An article in the field of artificial intelligence (AI) has caused a significant stir.
Published in the journal Patterns, the article summarizes previous research and reveals a startling truth: some AI systems have learned to deceive humans, even those that were trained to be “honest” in their behavior.
These AI systems deceive by providing false explanations for human actions or by withholding and misleading users with the truth.
This is alarming.
It highlights the difficulty of controlling artificial intelligence and suggests that the functioning of AI systems, which people believe to be under their control, can be unpredictable.
Why Do AIs Do This?
AI models, in their pursuit of achieving their goals, may find ways to overcome obstacles without hesitation. Sometimes, these workaround methods conflict with user expectations and appear deceptive.
One area where AI has learned to deceive is in gaming environments, especially those involving strategic actions. AIs are trained to achieve the objective of winning.

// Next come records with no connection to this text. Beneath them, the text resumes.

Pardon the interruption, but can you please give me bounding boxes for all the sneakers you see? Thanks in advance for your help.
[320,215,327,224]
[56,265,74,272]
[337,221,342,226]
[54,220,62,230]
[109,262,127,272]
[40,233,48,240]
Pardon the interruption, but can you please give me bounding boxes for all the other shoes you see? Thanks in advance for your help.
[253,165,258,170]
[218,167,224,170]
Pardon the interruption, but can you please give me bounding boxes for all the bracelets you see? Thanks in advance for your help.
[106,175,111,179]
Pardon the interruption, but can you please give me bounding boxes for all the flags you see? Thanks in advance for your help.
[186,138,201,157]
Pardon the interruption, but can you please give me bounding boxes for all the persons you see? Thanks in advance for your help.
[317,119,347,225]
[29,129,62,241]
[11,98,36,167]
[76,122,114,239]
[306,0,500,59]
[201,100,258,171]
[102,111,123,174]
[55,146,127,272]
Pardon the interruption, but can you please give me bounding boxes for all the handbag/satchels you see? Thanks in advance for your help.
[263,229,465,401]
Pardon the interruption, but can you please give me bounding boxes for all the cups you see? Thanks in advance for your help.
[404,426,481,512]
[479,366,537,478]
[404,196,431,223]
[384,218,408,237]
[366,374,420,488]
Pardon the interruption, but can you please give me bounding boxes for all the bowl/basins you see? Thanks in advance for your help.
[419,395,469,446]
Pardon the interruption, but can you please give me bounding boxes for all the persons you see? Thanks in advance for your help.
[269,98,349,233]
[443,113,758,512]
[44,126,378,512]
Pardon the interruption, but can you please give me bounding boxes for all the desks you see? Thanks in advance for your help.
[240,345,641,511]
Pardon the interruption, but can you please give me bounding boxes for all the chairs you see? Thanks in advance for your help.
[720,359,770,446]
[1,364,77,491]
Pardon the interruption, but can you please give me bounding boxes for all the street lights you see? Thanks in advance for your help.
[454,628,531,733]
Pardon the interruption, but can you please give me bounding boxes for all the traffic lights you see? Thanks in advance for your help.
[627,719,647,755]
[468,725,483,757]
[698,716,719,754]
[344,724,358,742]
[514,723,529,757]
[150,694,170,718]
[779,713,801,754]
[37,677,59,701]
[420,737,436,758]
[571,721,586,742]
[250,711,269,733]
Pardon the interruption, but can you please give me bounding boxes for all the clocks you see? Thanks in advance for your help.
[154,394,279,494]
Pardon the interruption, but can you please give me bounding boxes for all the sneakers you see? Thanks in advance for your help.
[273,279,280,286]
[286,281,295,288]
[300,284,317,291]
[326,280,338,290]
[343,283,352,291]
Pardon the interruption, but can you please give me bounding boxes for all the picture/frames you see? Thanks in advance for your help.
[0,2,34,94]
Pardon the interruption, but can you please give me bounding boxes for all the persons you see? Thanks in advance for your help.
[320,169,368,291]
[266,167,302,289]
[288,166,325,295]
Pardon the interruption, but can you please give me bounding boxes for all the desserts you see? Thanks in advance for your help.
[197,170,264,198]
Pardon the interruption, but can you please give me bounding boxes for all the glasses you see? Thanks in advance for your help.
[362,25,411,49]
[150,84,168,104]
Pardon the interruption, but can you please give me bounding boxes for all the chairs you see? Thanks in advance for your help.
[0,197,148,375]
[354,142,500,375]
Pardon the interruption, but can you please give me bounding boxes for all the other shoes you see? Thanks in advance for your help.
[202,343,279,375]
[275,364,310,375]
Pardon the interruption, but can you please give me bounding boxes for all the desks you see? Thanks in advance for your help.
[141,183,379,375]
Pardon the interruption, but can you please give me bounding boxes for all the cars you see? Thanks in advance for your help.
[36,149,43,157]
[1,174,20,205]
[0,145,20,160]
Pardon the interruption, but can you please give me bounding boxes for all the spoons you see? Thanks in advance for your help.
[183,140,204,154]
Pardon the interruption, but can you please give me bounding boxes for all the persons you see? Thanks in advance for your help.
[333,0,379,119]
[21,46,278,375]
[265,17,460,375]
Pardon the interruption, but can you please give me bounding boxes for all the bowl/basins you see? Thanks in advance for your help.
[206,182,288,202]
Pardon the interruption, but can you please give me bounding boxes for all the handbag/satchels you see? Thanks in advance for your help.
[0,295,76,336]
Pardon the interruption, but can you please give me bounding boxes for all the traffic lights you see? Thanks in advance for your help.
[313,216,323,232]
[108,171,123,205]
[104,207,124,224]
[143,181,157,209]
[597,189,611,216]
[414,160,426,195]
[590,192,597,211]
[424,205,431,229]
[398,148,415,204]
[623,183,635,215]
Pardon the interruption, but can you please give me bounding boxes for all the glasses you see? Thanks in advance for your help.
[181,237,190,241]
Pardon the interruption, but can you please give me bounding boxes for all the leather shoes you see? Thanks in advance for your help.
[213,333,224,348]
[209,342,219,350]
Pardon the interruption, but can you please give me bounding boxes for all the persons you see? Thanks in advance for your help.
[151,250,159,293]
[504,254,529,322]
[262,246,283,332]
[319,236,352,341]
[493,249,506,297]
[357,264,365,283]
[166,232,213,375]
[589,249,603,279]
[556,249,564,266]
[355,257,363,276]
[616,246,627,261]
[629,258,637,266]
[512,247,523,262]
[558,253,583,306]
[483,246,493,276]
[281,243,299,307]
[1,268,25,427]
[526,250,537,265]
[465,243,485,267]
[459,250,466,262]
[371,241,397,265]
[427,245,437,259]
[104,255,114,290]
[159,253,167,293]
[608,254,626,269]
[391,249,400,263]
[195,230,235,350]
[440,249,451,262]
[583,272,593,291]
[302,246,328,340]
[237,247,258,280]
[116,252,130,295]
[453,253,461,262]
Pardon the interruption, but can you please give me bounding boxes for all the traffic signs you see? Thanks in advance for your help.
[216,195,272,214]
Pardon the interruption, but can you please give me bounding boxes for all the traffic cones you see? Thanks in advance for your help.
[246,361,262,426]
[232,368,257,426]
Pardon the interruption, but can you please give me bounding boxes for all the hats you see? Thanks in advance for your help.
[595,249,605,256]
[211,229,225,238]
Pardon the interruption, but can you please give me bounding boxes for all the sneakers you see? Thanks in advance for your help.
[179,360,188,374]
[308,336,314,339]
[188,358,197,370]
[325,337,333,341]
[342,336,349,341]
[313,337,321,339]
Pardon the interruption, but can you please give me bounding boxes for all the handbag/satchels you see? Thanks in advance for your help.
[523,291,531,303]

In November 2022, Meta AI announced the creation of Cicero, an AI capable of defeating humans in the online version of the game Diplomacy. Diplomacy is a popular military strategy game where players negotiate alliances and compete for control of territories.
Meta’s researchers trained Cicero using a “truthful” subset of the dataset, intending it to be largely honest and helpful, and “never to backstab allies deliberately for success.” However, the latest article reveals the opposite: Cicero violates agreements, outright lies, and engages in premeditated deception.
The article’s authors were shocked: Cicero was specifically trained to act honestly, yet it failed to achieve this goal. This indicates that AI systems can inadvertently learn to deceive even after being trained to be loyal.
Meta has neither confirmed nor denied the claims of Cicero’s deceptive behavior. A spokesperson stated that this is purely a research project and the model was designed solely for playing the game.
But Cicero is not the only AI that deceives human players to win.
Do AIs Frequently Deceive Humans?
AlphaStar, an AI developed by DeepMind for playing the video game StarCraft II, excels in using a deception technique known as feinting, which helped it defeat 99.8% of human players.
Another AI system, Pluribus, mastered bluffing in poker games so effectively that researchers decided not to release its code, fearing it would disrupt online poker communities.
Beyond gaming, there are other examples of AI deception. OpenAI’s large language model, GPT-4, demonstrated the ability to lie during a test, attempting to persuade a human to solve a CAPTCHA for it. The system also engaged in simulated insider trading as a stock trader, despite not being explicitly instructed to do so.
These examples suggest that AI models might act deceptively without any specific instructions to do so. This fact is concerning. However, it primarily stems from the “black box” nature of advanced machine learning models—it’s impossible to precisely determine how or why they produce such outcomes, or whether they will always exhibit such behaviors.
How Should Humans Respond?
Research indicates that large language models and other AI systems appear to acquire the ability to deceive through training, including manipulation, flattery, and cheating in security tests.
AI’s increasingly sophisticated “trickery” poses significant risks. Short-term risks include fraud and tampering, while the long-term risk involves humans losing control over AI. This necessitates proactive solutions, such as regulatory frameworks to assess AI deception risks, laws requiring transparency in AI interactions, and further research into detecting AI deception.
Addressing this issue is easier said than done. Scientists cannot simply “discard or release” an AI based on certain behaviors or tendencies observed in a test environment. These tendencies to anthropomorphize AI models have already influenced testing methods and perceptions.
Harry Lau, an AI researcher at Cambridge University, asserts that regulators and AI companies must carefully weigh the potential harm this technology could cause and clearly distinguish between what a model can and cannot do.
Lau believes that it is fundamentally impossible to train an AI that will never deceive in all situations. Since research has shown that AI deception is possible, the next step is to understand the potential harm of deceptive behavior, its likelihood of occurrence, and the ways it might manifest.